The instance of flash flooding has been shown to be reduced by the presence of forests. Also in areas prone to drought the addition of trees to the landscape can aid in the conservation of precious water resources. Trees slow down water runoff after periods of heavy rainfalls and help to recharge underground water-holding aquifers.
Tree and temperature control
A phenomenon reported from cities is known as the heat island effect where the proliferation of concrete and other man-made structures and actions lead to higher temperatures. In these urbanised landscapes the addition of trees has the effect of lowering the ambient temperature due to their shading effect. Shade from trees reduces the need for air conditioning in hot locations. Likewise trees can also assist in cold climates; in winter, trees dissipate the strength of winter winds and can lower the winter heating bill. Studies have shown that parts of cities without cooling shade from trees can literally be “heat islands” with temperatures as much as 10 degrees Celsius higher than surrounding areas.
Trees clean the soil
Trees can assist in the remediation of land that has been polluted by dangerous chemical pollutants. Trees can either store harmful pollutants or actually change the pollutant into less harmful forms. Trees can also be used to filter sewage and farm chemicals such as pesticides.

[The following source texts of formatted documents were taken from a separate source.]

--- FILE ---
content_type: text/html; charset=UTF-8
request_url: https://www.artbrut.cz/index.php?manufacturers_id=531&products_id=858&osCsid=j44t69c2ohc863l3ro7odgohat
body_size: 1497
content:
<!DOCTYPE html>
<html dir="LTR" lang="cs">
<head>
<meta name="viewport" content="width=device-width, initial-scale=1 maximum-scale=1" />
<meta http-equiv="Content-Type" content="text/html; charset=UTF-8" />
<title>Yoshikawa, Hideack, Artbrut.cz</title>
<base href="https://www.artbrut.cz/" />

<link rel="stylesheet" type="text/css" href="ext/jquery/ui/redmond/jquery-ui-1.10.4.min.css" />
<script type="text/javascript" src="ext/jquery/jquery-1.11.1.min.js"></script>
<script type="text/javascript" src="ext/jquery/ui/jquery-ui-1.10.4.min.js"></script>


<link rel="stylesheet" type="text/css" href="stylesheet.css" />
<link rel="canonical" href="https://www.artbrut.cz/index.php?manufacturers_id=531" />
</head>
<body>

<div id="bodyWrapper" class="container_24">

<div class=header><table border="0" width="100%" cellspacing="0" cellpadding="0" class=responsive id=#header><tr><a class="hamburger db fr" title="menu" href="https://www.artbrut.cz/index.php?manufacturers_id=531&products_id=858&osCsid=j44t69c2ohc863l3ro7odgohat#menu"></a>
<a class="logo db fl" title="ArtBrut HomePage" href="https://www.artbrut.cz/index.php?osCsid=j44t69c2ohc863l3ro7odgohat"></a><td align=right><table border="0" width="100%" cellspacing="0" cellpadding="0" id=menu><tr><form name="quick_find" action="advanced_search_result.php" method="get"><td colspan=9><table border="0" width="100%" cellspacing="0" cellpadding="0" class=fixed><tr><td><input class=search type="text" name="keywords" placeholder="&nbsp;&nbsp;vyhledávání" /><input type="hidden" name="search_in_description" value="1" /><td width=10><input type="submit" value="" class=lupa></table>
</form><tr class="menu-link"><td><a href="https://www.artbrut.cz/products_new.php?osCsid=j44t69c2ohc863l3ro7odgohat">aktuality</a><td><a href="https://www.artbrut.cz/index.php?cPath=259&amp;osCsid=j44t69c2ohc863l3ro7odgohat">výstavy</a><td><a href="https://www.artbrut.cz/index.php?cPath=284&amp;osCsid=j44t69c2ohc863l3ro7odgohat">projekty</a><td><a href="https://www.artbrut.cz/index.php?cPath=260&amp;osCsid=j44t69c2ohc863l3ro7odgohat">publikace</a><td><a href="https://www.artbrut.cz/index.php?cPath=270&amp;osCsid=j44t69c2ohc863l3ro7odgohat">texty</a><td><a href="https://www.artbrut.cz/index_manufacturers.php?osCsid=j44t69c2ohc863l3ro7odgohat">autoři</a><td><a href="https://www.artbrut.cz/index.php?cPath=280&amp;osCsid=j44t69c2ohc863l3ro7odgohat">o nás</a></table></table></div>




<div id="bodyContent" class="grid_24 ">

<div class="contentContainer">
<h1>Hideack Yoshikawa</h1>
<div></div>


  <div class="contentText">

Social and communal benefits
Trees provide ascetic benefits. An environment replete with trees and vegetation leads to a more serene, peaceful and restful frame of mind. Hospital patients have been shown to recover from surgery more quickly when their hospital room offered a view of trees. Communities are often strongly opposed to the removal of trees for infrastructure upgrades (road widening for example) and it is not uncommon for great efforts by individuals and organisations to go towards saving large or historic trees within a community.
The restoration or establishment of forests often benefit local communities in many developing countries. For many communities forests have traditionally been a source of valuable non-timber forest products (NTFP). Furthermore by incorporating local communities into forest restoration projects you can provide employment opportunities in the management of this valuable resource.